I. The Sub-Adviser will maintain all accounts, books and records with respect
to the Portfolio as are required of an investment adviser of a registered
investment company pursuant to the Investment Company Act and Advisers Act and
the rules thereunder and shall file with the SEC all forms pursuant to
Section 13 of the Exchange Act, with respect to its duties as are set forth
herein.
J. Unless and until the Sub-Adviser is otherwise directed by the Adviser or the
Board of Trustees, the Adviser will exercise all rights of security holders
with respect to securities held by the Fund, including, but not limited to:
voting proxies, converting, tendering, exchanging or redeeming securities;
acting as a claimant in class action litigation (including litigation with
- 5 -
respect to securities previously held); and exercising rights in the context of
a bankruptcy or other reorganization. In accordance with the proxy voting
policies and procedures adopted for the Fund by the Trust's Board of Trustees,
the Adviser or the Trust may, from time to time, request that the Sub-Adviser
provide reasonable assistance to the Adviser or the Trust in their
determination of how to vote certain proxies, including taking action with
respect to corporate actions, relating to securities held by the Portfolio. The
Sub-Adviser shall bear no responsibility for making determinations as to how
any proxy should be voted.
K. The Sub-Adviser agrees that it only disclose Portfolio holdings to third
parties with the prior written approval of the Adviser and in compliance with
applicable law.
4. COMPENSATION OF SUB-ADVISER
The Adviser will pay the Sub-Adviser an advisory fee with respect to the
Portfolio as specified in Appendix A to this Agreement. Payments shall be made
to the Sub-Adviser on or about the twentieth day of each month; however, this
advisory fee will be calculated daily for the Portfolio based on the net assets
of the Portfolio on each day and accrued on a daily basis.
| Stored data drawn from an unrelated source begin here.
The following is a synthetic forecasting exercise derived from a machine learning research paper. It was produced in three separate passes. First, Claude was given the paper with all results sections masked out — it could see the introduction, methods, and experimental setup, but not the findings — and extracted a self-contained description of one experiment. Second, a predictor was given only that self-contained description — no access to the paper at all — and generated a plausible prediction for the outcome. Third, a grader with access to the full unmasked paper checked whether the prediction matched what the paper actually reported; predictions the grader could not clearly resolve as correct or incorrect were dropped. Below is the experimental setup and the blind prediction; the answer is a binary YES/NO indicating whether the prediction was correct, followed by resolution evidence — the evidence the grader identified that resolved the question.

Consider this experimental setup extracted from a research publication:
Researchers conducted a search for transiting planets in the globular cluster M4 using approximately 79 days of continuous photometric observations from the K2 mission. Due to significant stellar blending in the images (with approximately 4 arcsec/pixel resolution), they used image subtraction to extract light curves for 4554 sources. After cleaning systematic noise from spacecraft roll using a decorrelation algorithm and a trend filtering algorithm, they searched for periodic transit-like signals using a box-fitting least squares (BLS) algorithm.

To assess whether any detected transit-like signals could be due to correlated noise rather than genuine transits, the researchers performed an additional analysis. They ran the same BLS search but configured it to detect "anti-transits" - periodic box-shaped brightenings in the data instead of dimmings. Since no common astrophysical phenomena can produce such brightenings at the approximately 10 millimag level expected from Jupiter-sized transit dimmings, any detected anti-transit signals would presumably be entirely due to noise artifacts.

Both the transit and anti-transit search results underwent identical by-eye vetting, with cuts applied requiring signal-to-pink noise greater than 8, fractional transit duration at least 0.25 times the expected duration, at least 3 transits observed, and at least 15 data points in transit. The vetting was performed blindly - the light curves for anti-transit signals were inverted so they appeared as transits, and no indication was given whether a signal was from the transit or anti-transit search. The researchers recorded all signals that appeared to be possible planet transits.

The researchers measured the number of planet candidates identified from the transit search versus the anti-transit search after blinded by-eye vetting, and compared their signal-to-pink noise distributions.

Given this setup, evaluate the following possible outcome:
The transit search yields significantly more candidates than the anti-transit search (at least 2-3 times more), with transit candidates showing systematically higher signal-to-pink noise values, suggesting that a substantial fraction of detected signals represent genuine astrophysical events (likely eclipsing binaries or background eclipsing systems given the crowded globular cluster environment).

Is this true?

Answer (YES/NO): NO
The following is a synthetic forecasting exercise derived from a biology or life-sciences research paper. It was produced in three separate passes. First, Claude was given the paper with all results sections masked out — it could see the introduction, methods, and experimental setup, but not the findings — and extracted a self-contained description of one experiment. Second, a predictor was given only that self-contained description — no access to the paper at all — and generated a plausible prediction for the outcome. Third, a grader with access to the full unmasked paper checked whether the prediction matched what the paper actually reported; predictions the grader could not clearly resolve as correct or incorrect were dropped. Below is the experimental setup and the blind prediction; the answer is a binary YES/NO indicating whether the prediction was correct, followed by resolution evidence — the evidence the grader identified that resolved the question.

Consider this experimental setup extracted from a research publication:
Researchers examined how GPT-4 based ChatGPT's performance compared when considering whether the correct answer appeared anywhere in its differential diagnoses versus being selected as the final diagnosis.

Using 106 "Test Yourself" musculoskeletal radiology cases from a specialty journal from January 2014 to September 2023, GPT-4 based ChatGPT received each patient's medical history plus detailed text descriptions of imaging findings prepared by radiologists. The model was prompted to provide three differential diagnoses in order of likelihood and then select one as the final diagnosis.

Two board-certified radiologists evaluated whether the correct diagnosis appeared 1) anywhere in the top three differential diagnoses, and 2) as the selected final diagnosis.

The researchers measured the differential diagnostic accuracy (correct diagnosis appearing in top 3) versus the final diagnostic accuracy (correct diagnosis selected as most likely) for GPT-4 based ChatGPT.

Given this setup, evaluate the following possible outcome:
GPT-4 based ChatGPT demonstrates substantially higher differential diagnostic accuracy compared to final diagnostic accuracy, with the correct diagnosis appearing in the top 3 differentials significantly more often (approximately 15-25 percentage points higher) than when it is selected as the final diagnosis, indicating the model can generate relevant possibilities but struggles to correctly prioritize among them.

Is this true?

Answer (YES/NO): YES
The Fund shall have
no responsibility for any fee payable to the Sub-Adviser. In the event of
termination of this Agreement, the fee provided in this Section shall be
computed on the basis of the period ending on the last business day on which
this Agreement is in effect subject to a pro rata adjustment based on the
number of days elapsed in the current month as a percentage of the total number
of days in such month.
5. LIABILITY AND INDEMNIFICATION
Except as may otherwise be provided by the Investment Company Act or any other
federal securities law, neither the Sub-Adviser nor any of its officers,
members or employees (its "Affiliates") shall be liable for any losses, claims,
damages, liabilities or litigation (including legal and other expenses)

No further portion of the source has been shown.